Posted by: fev | August 18, 2010 10:41 AM
It is extraordinarily offensive to equate Islam with terrorism (not to mention being factually inaccurate), and opposing this mosque does exactly that. The only way this can be construed as "insensitive" or "offensive" is if you believe that Islam somehow bears responsiblity for the 9/11 attack, as though every religion was to blame for the acts of its most extremist adherents, despite the fact that this bunch broke every Islamic rule of just war.
Timothy McVeigh, raised Catholic, maintained some adherence to Catholicism: shall we thus villify Catholicism for its part in the Oklahoma City bombing?
Posted by: MelissaJane | August 18, 2010 10:46 AM
I just reviewed the banner and would like apologize as it seems like the web-log is already a full-fledge column. I wasn't trying to be funny in my previous comment, but rather sincere.
Posted by: Sam | August 18, 2010 12:55 PM
No offense taken. A number of readers have not known quite what to make of the [cough] eclectic contents of this blog.

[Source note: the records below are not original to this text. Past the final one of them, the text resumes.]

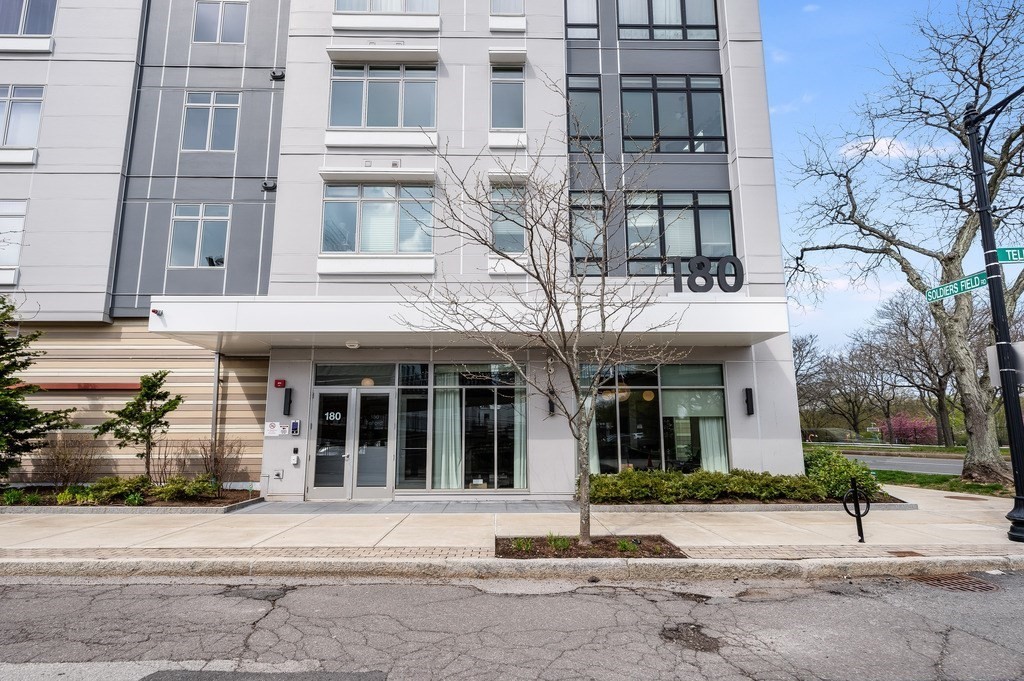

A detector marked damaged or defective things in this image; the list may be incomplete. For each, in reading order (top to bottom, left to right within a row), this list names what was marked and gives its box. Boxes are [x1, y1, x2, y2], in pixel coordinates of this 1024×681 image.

cracked asphalt road [0, 572, 1020, 676]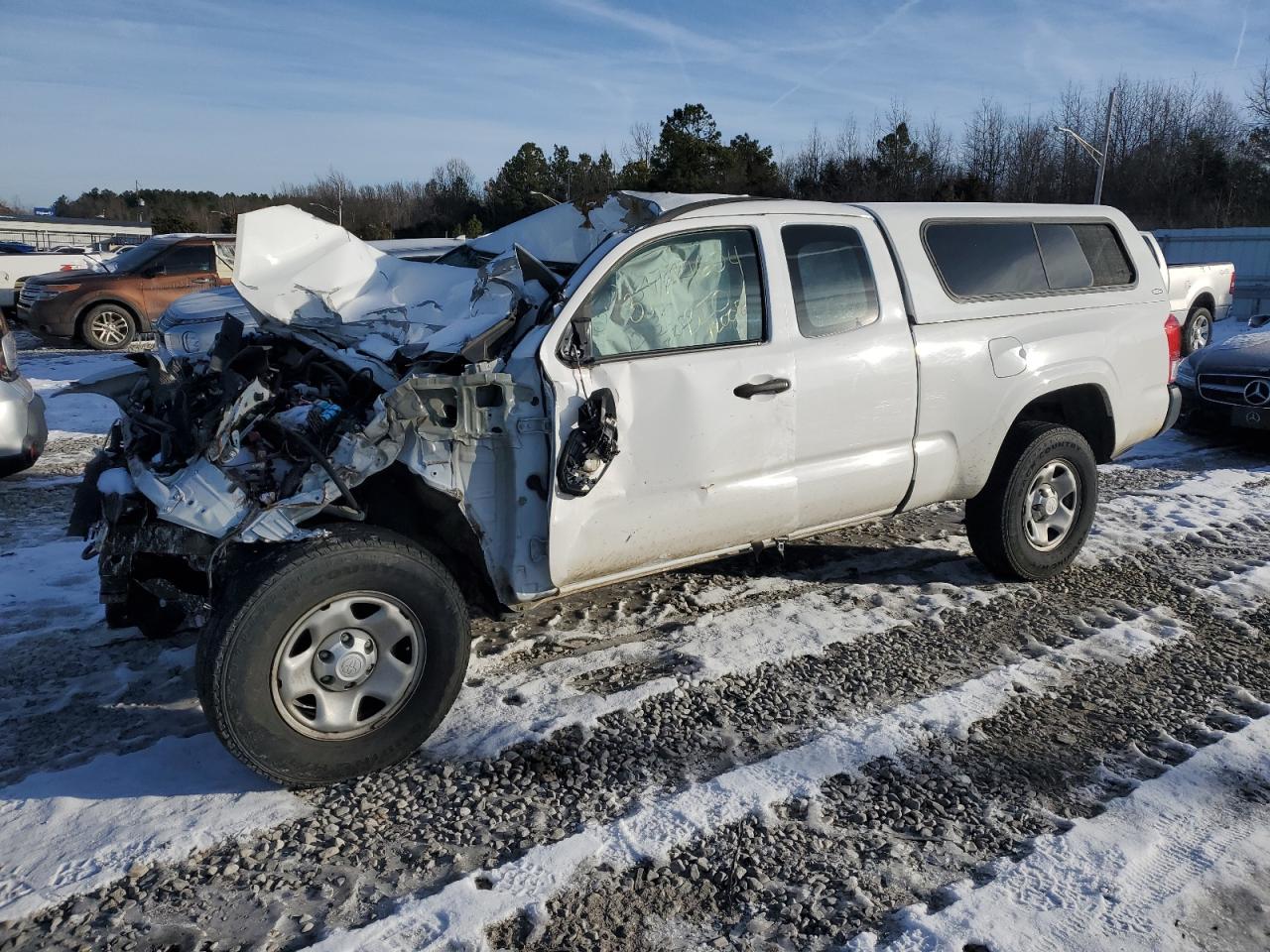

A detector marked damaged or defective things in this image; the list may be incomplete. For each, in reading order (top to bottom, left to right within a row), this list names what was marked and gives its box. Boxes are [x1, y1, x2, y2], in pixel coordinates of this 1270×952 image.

wrecked front end [69, 192, 681, 627]
crushed hood [230, 190, 736, 365]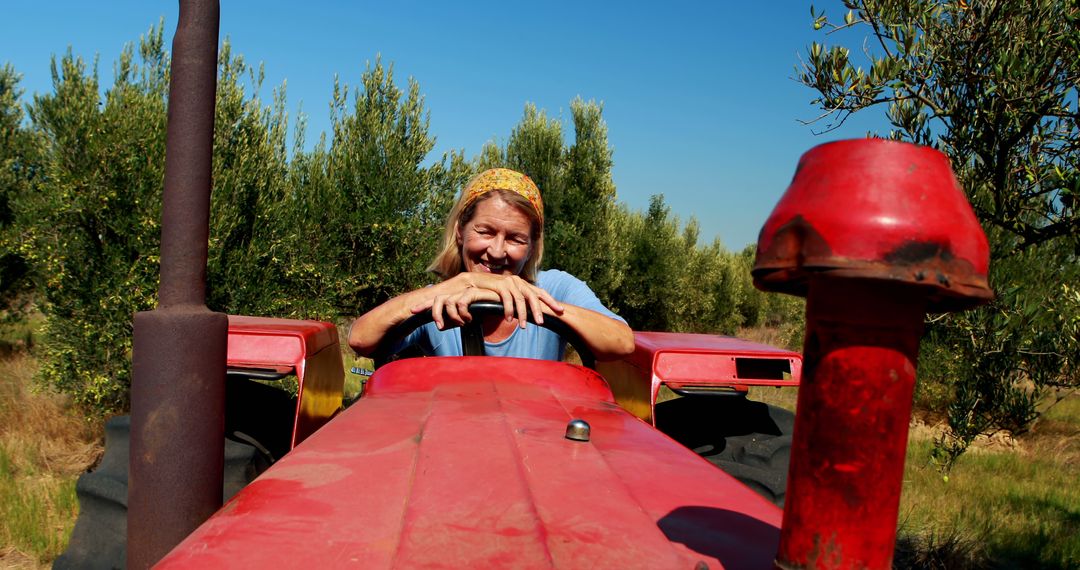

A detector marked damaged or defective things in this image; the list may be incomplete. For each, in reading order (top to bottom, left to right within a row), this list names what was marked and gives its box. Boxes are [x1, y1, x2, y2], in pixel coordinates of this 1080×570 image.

rusty exhaust pipe [129, 2, 225, 565]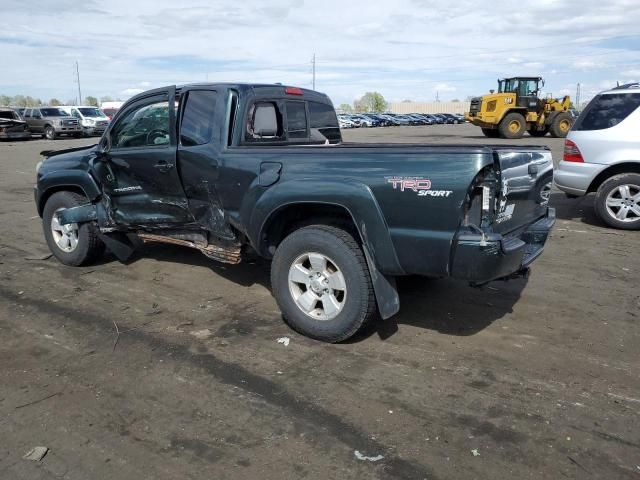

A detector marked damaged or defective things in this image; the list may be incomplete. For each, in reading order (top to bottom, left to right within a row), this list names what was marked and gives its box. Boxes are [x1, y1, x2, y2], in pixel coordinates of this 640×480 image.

exposed wheel well [38, 185, 87, 217]
damaged pickup truck side [36, 84, 556, 344]
exposed wheel well [260, 203, 360, 258]
exposed wheel well [588, 163, 640, 193]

Posted by: John McIntyre | August 18, 2010 1:26 PM
For the record: Theodore Olson, who was solicitor general in George W. Bush's administration, and whose wife died in one of the planes in the September 11 attacks, may be assumed to be entitled to hold an opinion. This is his:
"Well, it may not make me popular with some people, but I think probably the president was right about this. I do believe that people of all religions have a right to build edifices, or structures, or places of religious worship or study, where the community allows them to do it under zoning laws and that sort of thing, and that we don't want to turn an act of hate against us by extremists into an act of intolerance for people of religious faith. And I don't think it should be a political issue. It shouldn't be a Republican or Democratic issue, either. I believe Governor Christie from New Jersey said it well -- that this should not be in that political, partisan marketplace."
Posted by: John McIntyre | August 18, 2010 5:12 PM
Thank you so very much for the condescending "Not stupid, just afraid." Does no one edit you?
Posted by: Patricia the Really Terse | August 20, 2010 1:39 AM
Sam raised a question about a column for Mr. McIntyre, which leads me to another question: If Mr. McIntyre had a column, would he be subjected to a copy editor's scrutiny?
Posted by: Bruce Robinson | August 21, 2010 11:46 AM
Certainly if I had a column in the print edition, it would be edited by a copy editor.
Though I lack a copy editor for these posts, I do have a vast readership eager to point out my every typo and lapse.